**EXERCISE A**
In the passage about home altars below, list every problem the writer hoped the first altar would fix without having to do the scary stuff.
**EXERCISE B**
Pick up the passage about home altars after its final sentence and keep writing it in the same voice.

**TEXT PASSAGE**
--*--

The first time I created an altar in my home, I remember treating it similarly to how I imagine one might treat nuclear material. I scrubbed the table I was using to the bone because I read somewhere that dust holds negative energy. I went to the health food store and saw all the different colored candles, each representing a different chakra. I was so afraid of excluding a chakra, I bought every color they had. The same went for the incense. (thank you consumerism!) I started a “vision board” of all the things I wanted to transform in my life and placed it above the altar. I would kneel in front of the altar when I got home from work every day (for about a week), burning the candles and trying to meditate, the whole time I was wondering if this was, indeed, the best feng-shui corner in the house to place the altar and whether or not it was clean enough.
JEEZ! It makes my palms sweat just thinking about that experiment.
I look back on that time with great compassion for myself. What I realize now is that I did not create that altar out of an overflow of devotion. I created it because I wanted to find a way to heal things in my life that needed healing, but without having to do the scary stuff. Like healing my ovarian cyst without surgery. Or making all the people I hated at work less obnoxious without having to speak up. And while we’re at it, adding more sex to my relationship without having to get out of my pajama pants. And p.s., fixing my raging eating disorder. No wonder the poor altar had performance anxiety!
I have since learned that in the words of Annie Lennox, “Money Can’t Buy It.” You can ship salt from the Himalayas, fine incense from Tibet, the blood of a desert snake in Santa Fe and all the rest, but none of these things begin to compare with the power of collecting objects that mean something to you.
My goal in my home is to make it one big giant altar. I have little altars everywhere. To me, an altar is any arrangement of beauty that honors the sacred. It is something that reminds me that magic is real, that there is so much more to life that what we see with the naked eye. What works best for me is to create altars of gratitude and honoring. In contrast, I find that when I make an altar dedicated to a transformation I want to experience with images cut out of magazines and such, it makes me so fixed on the outcome that I start to obsess over it, excluding room for the transformation to actually happen.

--*--

**RECORDED DATA**
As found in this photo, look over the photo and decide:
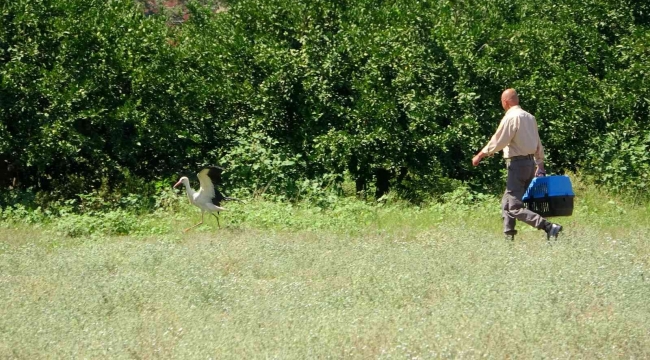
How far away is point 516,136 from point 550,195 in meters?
0.70

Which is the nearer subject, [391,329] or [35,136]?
[391,329]

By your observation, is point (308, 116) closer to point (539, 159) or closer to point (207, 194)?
point (207, 194)

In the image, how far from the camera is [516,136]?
10.5 m

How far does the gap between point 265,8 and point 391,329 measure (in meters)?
9.97

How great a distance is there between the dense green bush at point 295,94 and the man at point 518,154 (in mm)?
4840

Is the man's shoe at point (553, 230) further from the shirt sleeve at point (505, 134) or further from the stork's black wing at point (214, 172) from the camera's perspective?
the stork's black wing at point (214, 172)

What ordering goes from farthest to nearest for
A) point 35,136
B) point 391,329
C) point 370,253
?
1. point 35,136
2. point 370,253
3. point 391,329

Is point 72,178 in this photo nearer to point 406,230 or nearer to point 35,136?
point 35,136

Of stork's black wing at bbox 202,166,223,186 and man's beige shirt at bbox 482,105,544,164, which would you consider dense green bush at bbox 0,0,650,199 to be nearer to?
stork's black wing at bbox 202,166,223,186

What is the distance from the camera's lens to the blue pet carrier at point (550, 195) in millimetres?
10578

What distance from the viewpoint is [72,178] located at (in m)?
16.2

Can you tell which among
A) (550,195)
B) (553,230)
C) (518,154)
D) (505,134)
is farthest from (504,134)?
(553,230)

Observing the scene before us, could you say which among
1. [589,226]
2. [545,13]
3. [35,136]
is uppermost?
[545,13]

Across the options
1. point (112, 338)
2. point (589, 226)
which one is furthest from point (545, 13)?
point (112, 338)
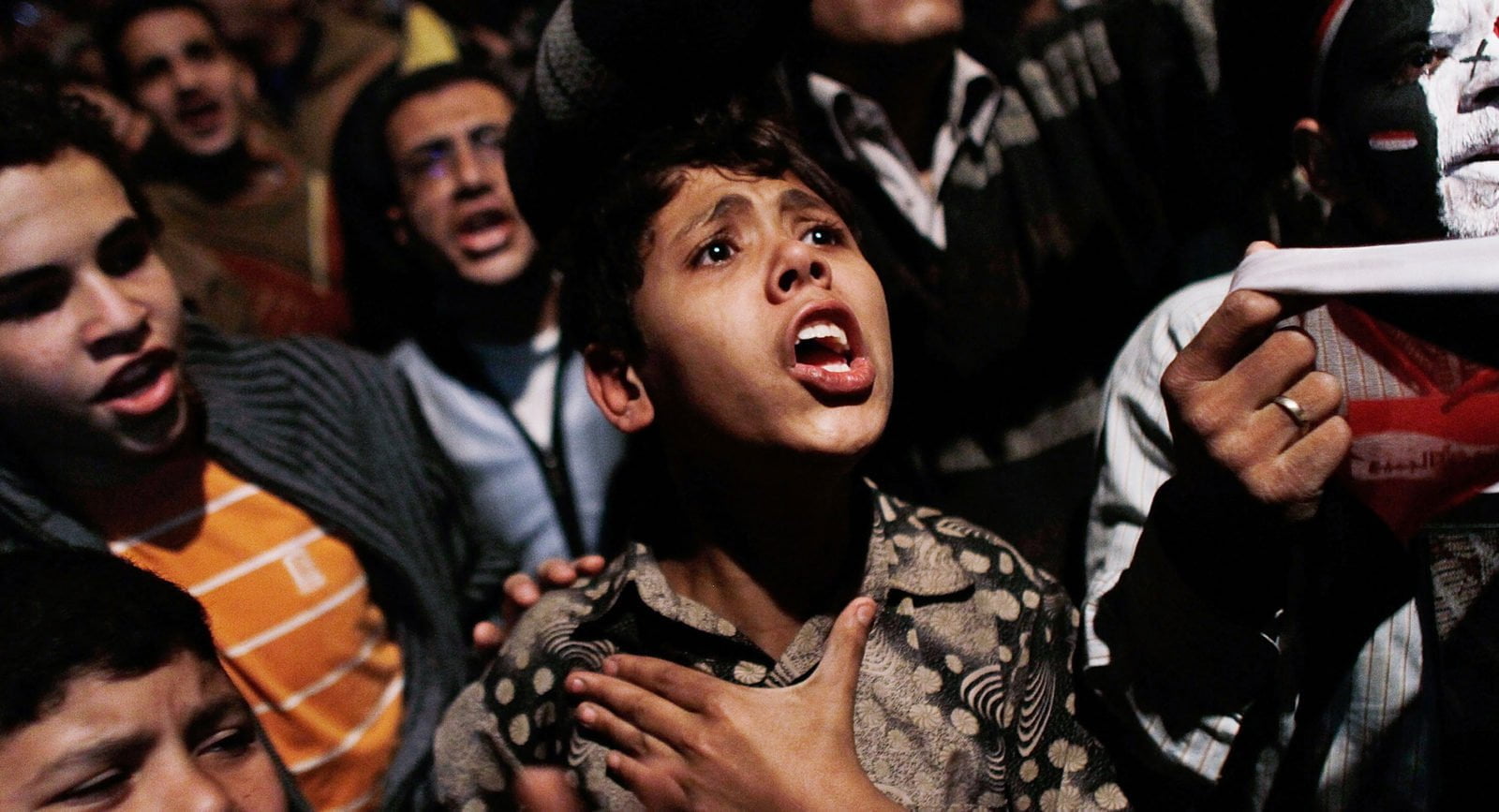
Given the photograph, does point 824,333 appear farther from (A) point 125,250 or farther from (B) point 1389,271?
(A) point 125,250

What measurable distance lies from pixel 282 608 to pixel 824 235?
103 cm

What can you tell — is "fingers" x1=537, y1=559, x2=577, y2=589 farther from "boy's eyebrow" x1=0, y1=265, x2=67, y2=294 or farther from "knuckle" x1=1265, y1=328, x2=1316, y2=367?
"knuckle" x1=1265, y1=328, x2=1316, y2=367

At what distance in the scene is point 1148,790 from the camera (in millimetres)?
1585

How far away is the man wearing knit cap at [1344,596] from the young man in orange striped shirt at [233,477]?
3.74 ft

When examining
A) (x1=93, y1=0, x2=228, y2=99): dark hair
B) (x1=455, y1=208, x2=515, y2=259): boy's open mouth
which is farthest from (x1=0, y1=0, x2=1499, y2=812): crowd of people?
(x1=93, y1=0, x2=228, y2=99): dark hair

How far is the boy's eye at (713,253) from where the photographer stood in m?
1.46

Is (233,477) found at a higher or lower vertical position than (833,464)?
lower

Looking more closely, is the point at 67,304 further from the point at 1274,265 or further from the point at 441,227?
the point at 1274,265

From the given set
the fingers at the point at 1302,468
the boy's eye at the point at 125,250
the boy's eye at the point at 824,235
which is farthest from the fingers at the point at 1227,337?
the boy's eye at the point at 125,250

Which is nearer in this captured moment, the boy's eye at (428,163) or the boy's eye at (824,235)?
the boy's eye at (824,235)

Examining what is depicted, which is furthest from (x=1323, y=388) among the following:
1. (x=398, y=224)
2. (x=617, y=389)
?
(x=398, y=224)

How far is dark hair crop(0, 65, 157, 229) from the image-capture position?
173 cm

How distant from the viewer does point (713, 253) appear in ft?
4.79

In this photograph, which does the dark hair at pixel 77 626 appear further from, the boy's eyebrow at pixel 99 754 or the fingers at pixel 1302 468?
the fingers at pixel 1302 468
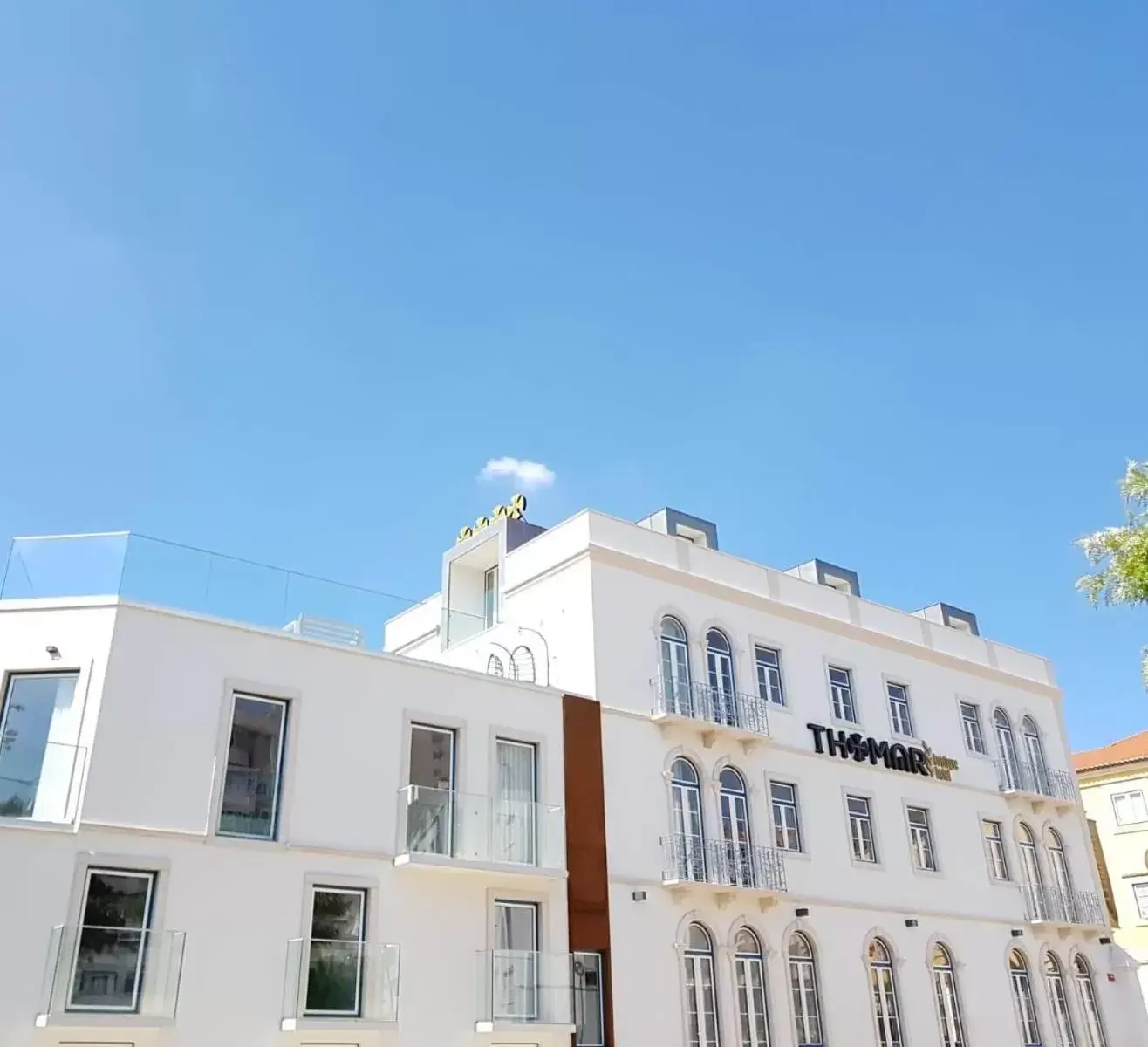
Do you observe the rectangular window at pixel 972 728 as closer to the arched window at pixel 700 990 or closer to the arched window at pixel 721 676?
the arched window at pixel 721 676

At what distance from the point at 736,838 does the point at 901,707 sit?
7.54m

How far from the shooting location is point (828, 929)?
74.4 feet

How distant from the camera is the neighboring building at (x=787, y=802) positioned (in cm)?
2053

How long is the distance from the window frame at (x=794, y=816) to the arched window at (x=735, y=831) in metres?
0.73

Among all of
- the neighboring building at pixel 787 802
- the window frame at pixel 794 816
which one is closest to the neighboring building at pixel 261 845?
the neighboring building at pixel 787 802

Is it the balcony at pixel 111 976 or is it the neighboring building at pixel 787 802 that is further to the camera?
the neighboring building at pixel 787 802

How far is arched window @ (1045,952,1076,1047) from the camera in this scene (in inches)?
1046

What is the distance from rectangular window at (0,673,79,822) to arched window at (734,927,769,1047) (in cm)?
1242

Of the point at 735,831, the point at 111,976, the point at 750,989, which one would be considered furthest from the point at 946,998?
the point at 111,976

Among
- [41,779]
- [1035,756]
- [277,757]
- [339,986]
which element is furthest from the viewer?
[1035,756]

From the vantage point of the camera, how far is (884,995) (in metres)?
23.2

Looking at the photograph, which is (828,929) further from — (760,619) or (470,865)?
(470,865)

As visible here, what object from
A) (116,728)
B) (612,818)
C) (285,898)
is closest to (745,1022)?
(612,818)

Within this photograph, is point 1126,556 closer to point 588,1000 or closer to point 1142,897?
point 588,1000
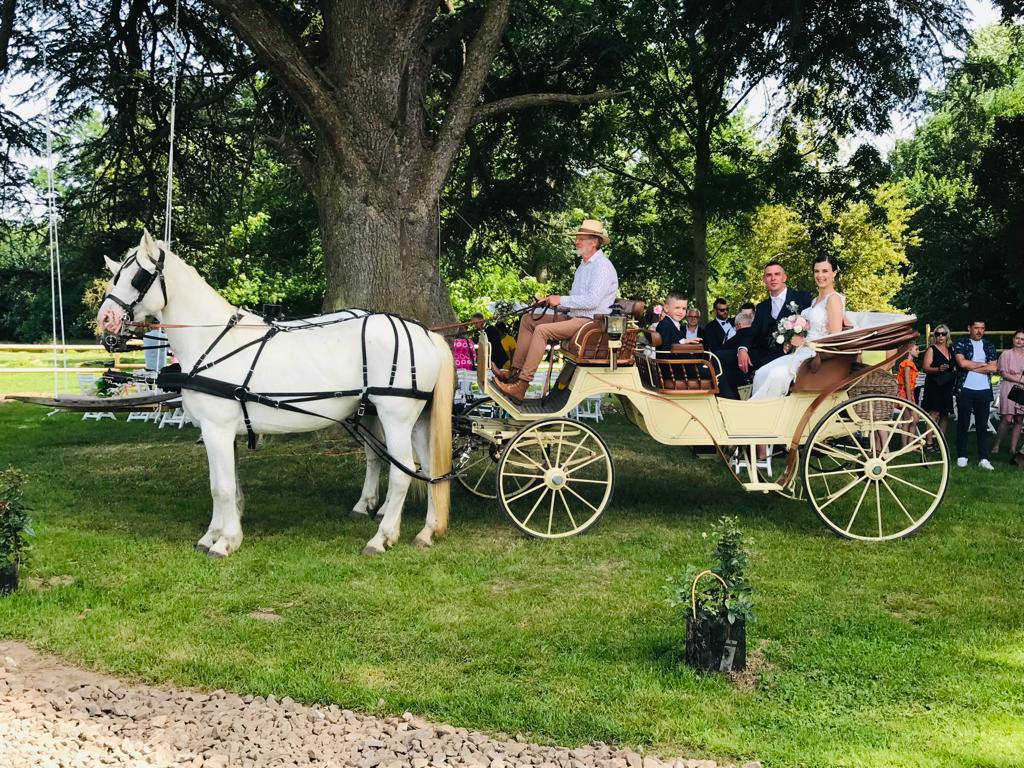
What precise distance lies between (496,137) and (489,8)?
4.83 m

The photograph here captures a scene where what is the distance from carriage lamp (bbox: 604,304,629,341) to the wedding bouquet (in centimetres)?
133

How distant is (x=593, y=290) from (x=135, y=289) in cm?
374

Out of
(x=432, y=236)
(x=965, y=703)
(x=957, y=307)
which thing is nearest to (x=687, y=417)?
(x=965, y=703)

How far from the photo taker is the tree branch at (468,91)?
11273 mm

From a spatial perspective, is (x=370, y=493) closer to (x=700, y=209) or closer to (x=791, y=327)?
(x=791, y=327)

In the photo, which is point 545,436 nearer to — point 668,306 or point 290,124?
point 668,306

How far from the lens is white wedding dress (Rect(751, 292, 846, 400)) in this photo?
26.7 ft

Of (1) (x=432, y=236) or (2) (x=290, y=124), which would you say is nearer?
(1) (x=432, y=236)

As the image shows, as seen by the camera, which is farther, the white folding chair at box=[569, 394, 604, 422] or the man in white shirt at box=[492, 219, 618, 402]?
the white folding chair at box=[569, 394, 604, 422]

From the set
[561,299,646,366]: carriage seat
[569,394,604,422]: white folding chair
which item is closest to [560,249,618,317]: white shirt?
[561,299,646,366]: carriage seat

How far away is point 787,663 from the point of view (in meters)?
5.16

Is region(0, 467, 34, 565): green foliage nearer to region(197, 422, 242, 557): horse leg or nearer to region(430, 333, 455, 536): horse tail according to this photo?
region(197, 422, 242, 557): horse leg

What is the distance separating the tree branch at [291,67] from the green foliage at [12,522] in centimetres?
579

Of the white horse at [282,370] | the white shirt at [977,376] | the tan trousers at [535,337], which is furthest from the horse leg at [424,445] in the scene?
the white shirt at [977,376]
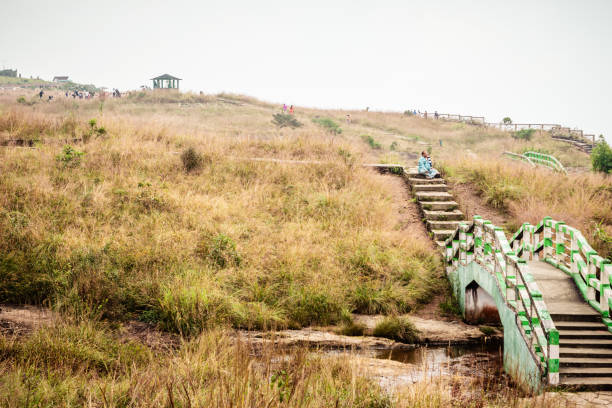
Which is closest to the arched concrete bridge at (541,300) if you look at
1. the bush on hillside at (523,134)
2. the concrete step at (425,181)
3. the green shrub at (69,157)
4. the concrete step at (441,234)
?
the concrete step at (441,234)

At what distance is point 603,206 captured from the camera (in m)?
14.4

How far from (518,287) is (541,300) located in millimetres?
484

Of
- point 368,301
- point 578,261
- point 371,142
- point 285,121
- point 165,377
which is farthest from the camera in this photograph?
point 285,121

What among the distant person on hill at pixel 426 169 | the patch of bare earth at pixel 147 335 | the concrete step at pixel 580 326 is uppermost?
the distant person on hill at pixel 426 169

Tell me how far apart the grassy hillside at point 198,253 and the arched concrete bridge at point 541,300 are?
5.25ft

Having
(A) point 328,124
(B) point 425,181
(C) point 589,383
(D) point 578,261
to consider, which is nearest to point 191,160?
(B) point 425,181

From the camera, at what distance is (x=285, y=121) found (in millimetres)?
33875

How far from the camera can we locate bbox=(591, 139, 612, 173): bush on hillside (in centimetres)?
2170

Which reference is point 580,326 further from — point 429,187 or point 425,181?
point 425,181

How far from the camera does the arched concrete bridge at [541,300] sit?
271 inches

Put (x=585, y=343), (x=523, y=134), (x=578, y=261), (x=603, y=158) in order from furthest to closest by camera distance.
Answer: (x=523, y=134) < (x=603, y=158) < (x=578, y=261) < (x=585, y=343)

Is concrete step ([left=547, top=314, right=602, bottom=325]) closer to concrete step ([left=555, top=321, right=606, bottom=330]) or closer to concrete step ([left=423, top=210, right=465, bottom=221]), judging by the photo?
concrete step ([left=555, top=321, right=606, bottom=330])

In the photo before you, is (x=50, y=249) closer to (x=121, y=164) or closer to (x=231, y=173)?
(x=121, y=164)

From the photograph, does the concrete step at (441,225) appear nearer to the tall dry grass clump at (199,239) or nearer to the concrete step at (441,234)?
the concrete step at (441,234)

--*--

**TASK ANSWER A**
- Healing an ovarian cyst without surgery
- Making the people the writer hated at work less obnoxious without having to speak up
- Adding more sex to the relationship without having to get out of pajama pants
- Fixing a raging eating disorder

**TASK ANSWER B**
Here are some examples of altars I have created in my home and what they mean to me. I would love to see yours too! You can post them here on the School of Charm and Cheek Facebook page. Or, if this post inspires you to see an altar where you did not see one before, as you will see in the photo at my Mother in-law’s house below, please share that too.
PS - Veronica Varlow is someone who taught me ALOT about finding the sacred and magic in the little things. She is teaching a class at the School of Charm and Cheek March 23rd which is almost sold out. I highly recommend this class if you would like to find beauty and magic in corners of your life that you would not have previously thought to look.
|This is my bedroom dressing table. Framing the mirror are necklaces , many of which were gifts, some which|
were handmade by a dear friend. On the dressing table are my favorite oils and lotions, handmade by my Mother.
|I bought this when I was in Peru, and it graces a shelf in my bathroom, honoring true, long lasting love.|
|This is an altar, isn't it?? ;)|
|A gratitude altar for a successful Seduction class with my favorite Rumi poem "dance when you are broken open", roses and a red candle from the classroom, and a variety of sacred objects surrounding the candle.|
|This is a stone from the fire pit after my first fire ceremony at the Qoya Costa Rica retreat, a piece of yarn from another ritual done in Costa Rica, a thank you charm that was a gift from a friend, and pink glitter to make everything shine.|
This is in the home of my Mother in-law. At first glance it is just an assembly of photos, but when looked at more closely it is an altar to family and love. There are two photos of my nieces/her grandchildren, with a photo of her parents in the middle, and an album from our wedding under that, all placed on the piano where my husband learned to play his famous song "Ho-Down" as a kid. So much sacredness on this altar!